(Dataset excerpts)
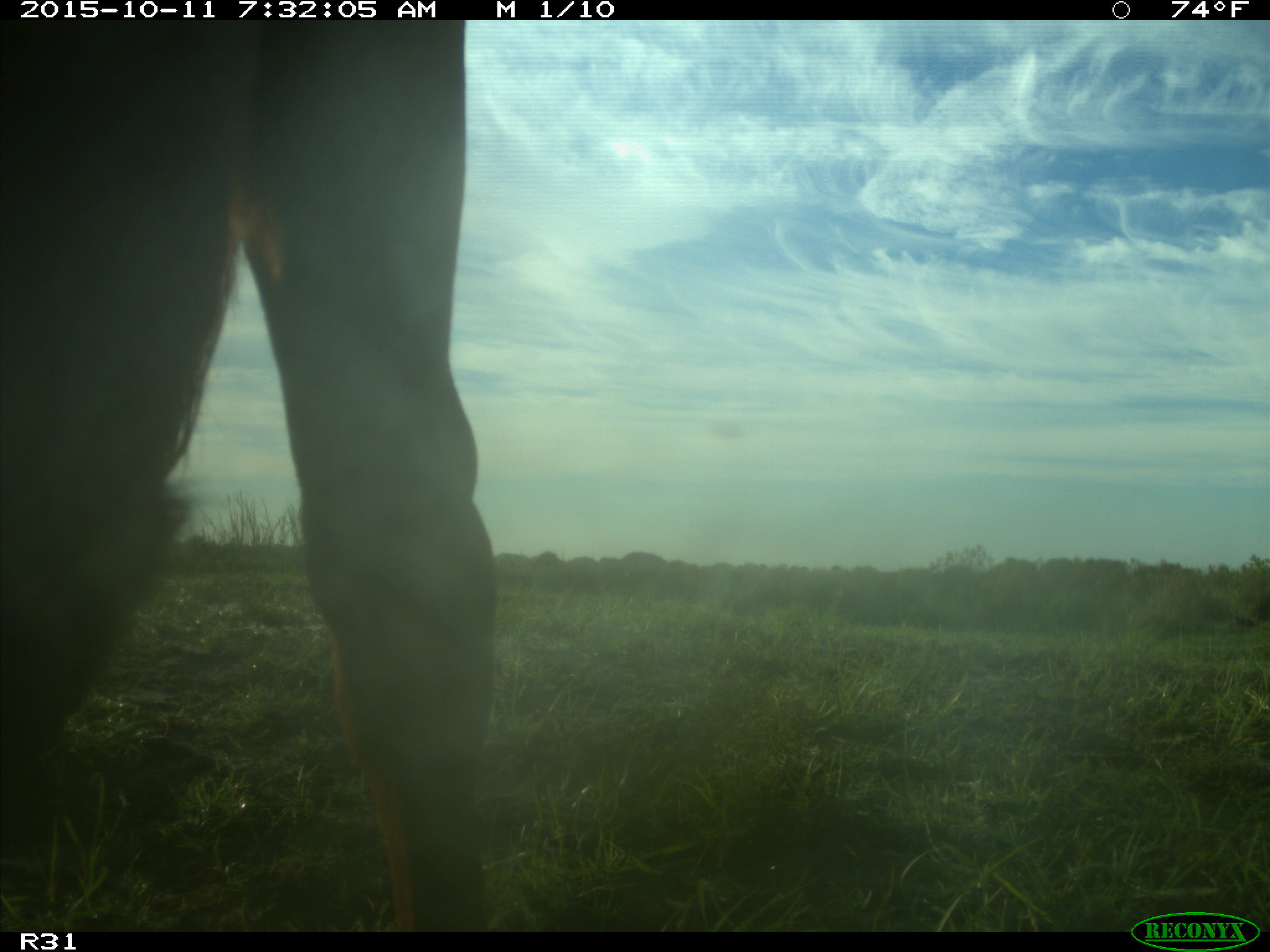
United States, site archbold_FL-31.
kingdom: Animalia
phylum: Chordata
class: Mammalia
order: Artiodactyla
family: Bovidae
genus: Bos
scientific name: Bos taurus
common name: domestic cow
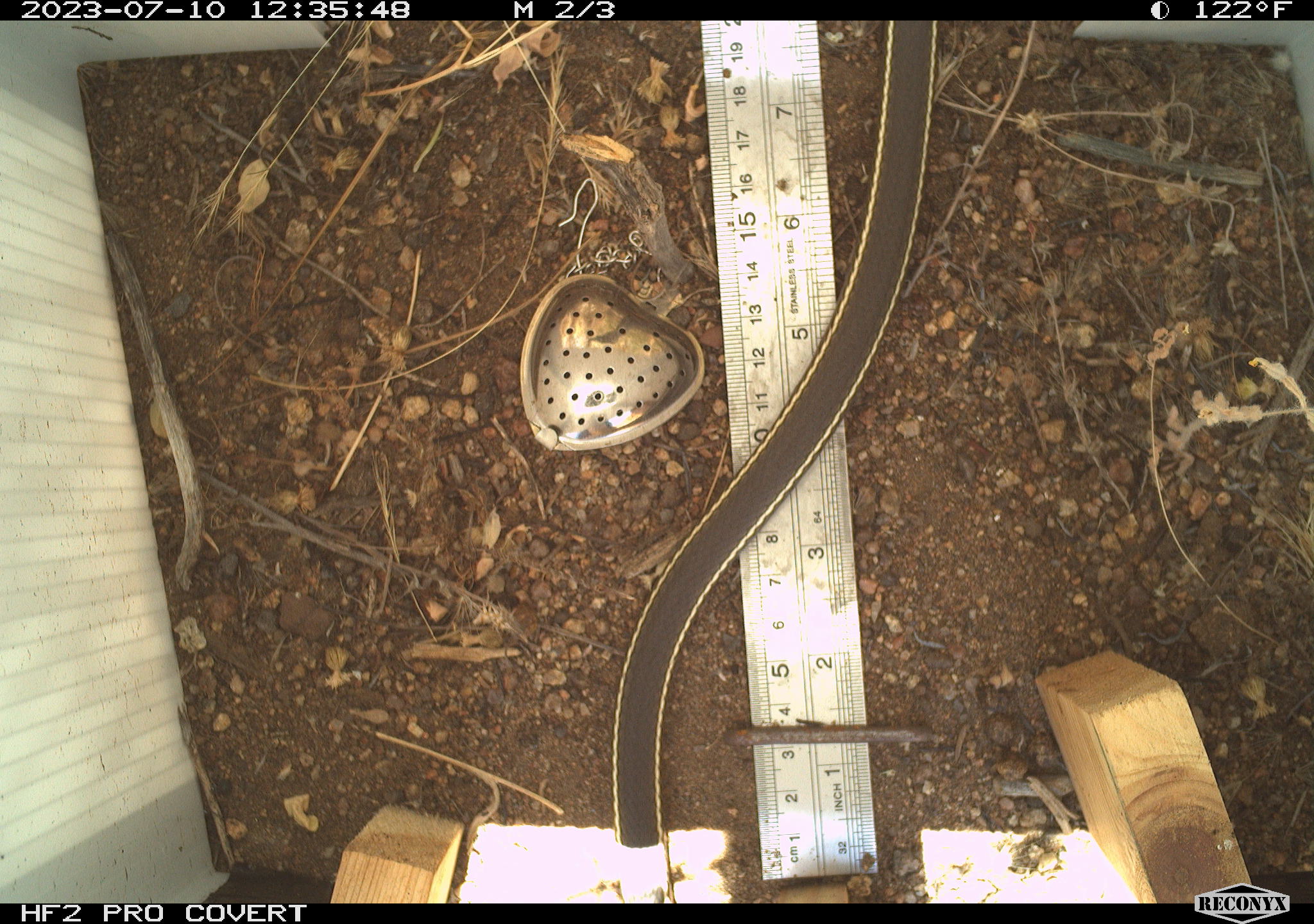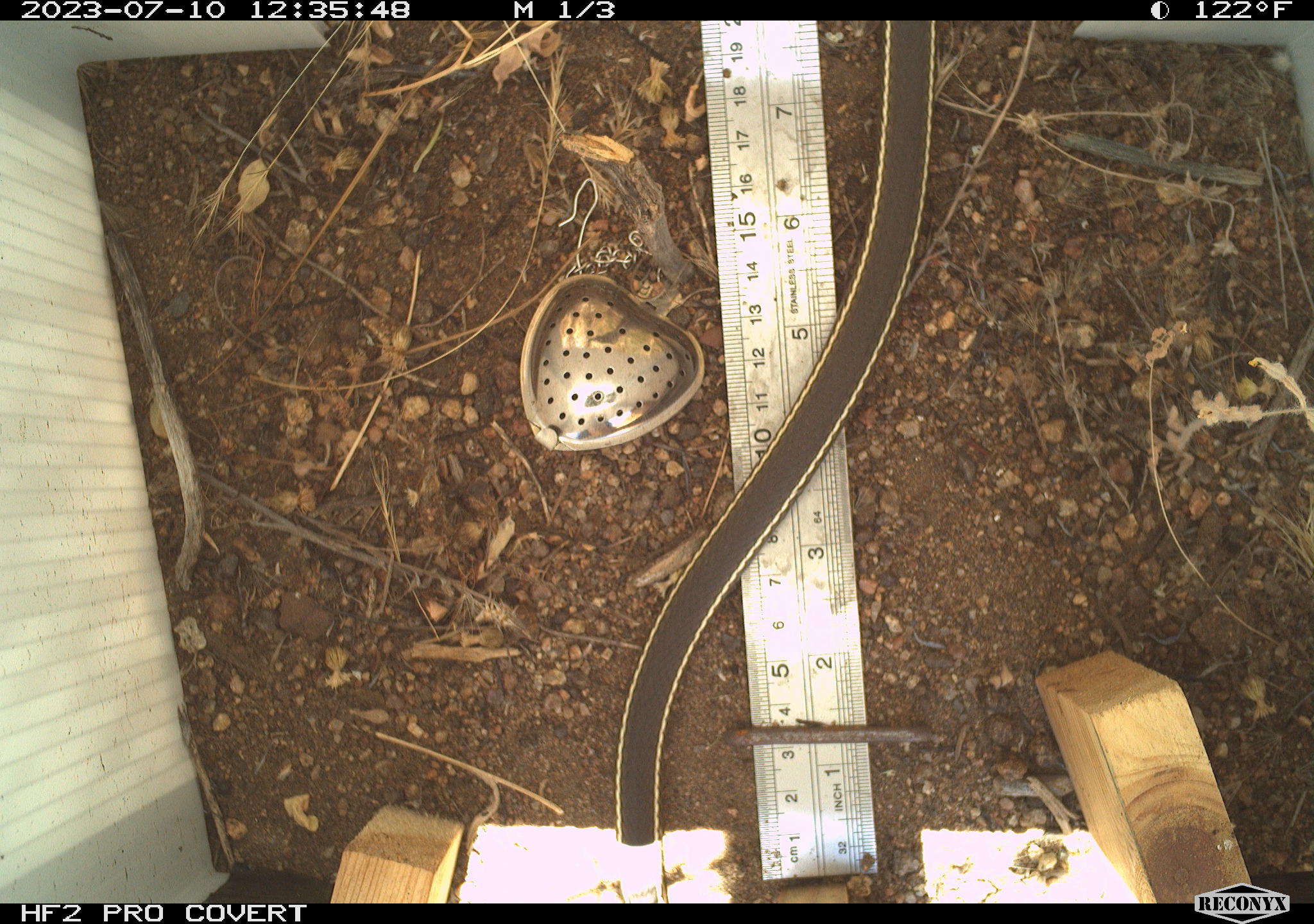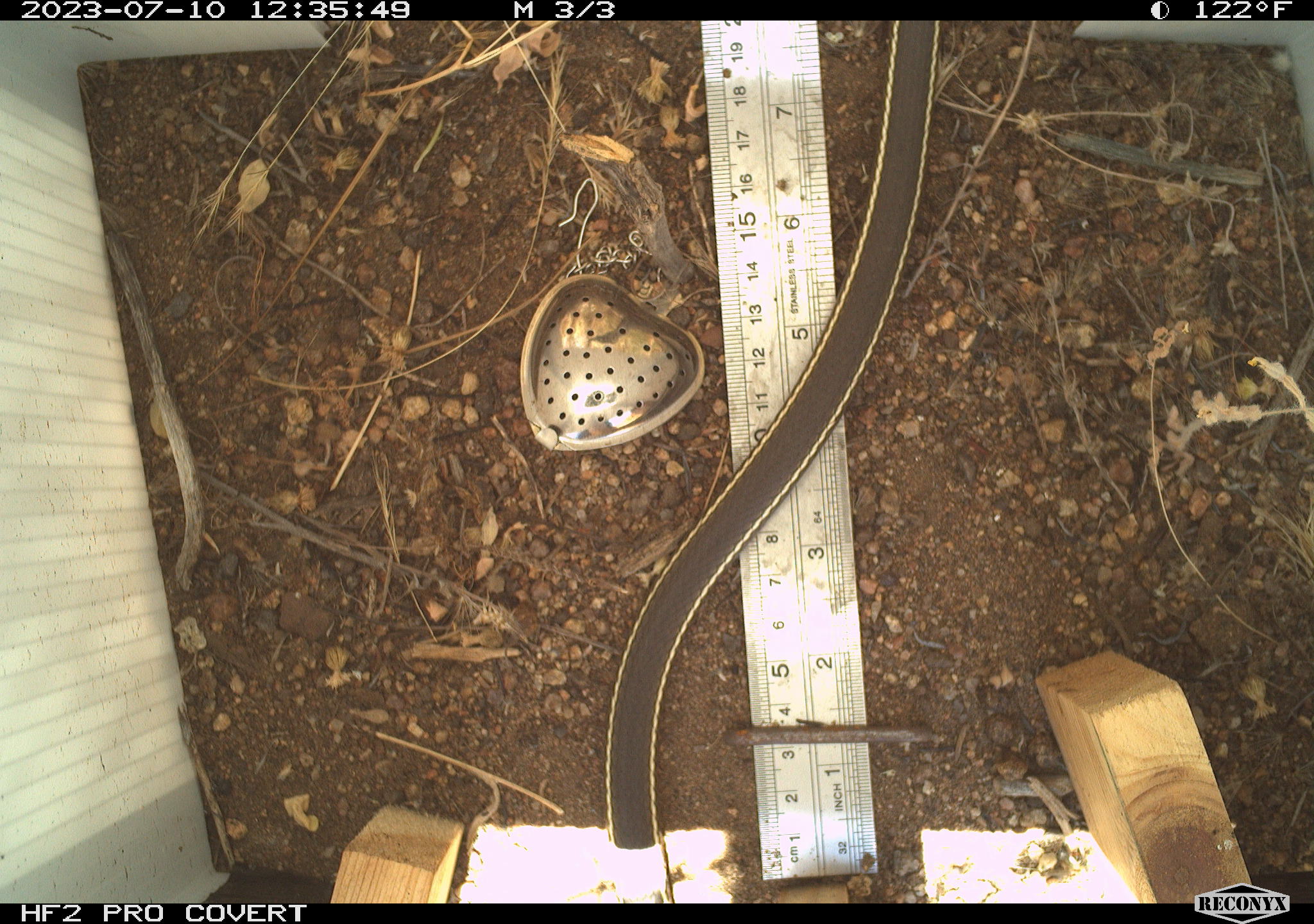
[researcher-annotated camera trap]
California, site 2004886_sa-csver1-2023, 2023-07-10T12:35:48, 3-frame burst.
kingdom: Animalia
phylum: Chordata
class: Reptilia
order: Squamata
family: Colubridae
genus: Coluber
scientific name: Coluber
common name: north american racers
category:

• [Task prompt] Every record must be duplicated exactly, except for the pictures, which are left out.

• [Problem solution]
United States, site archbold_FL-31.
kingdom: Animalia
phylum: Chordata
class: Mammalia
order: Artiodactyla
family: Bovidae
genus: Bos
scientific name: Bos taurus
common name: domestic cow
[researcher-annotated camera trap]
California, site 2004886_sa-csver1-2023, 2023-07-10T12:35:48, 3-frame burst.
kingdom: Animalia
phylum: Chordata
class: Reptilia
order: Squamata
family: Colubridae
genus: Coluber
scientific name: Coluber
common name: north american racers
category:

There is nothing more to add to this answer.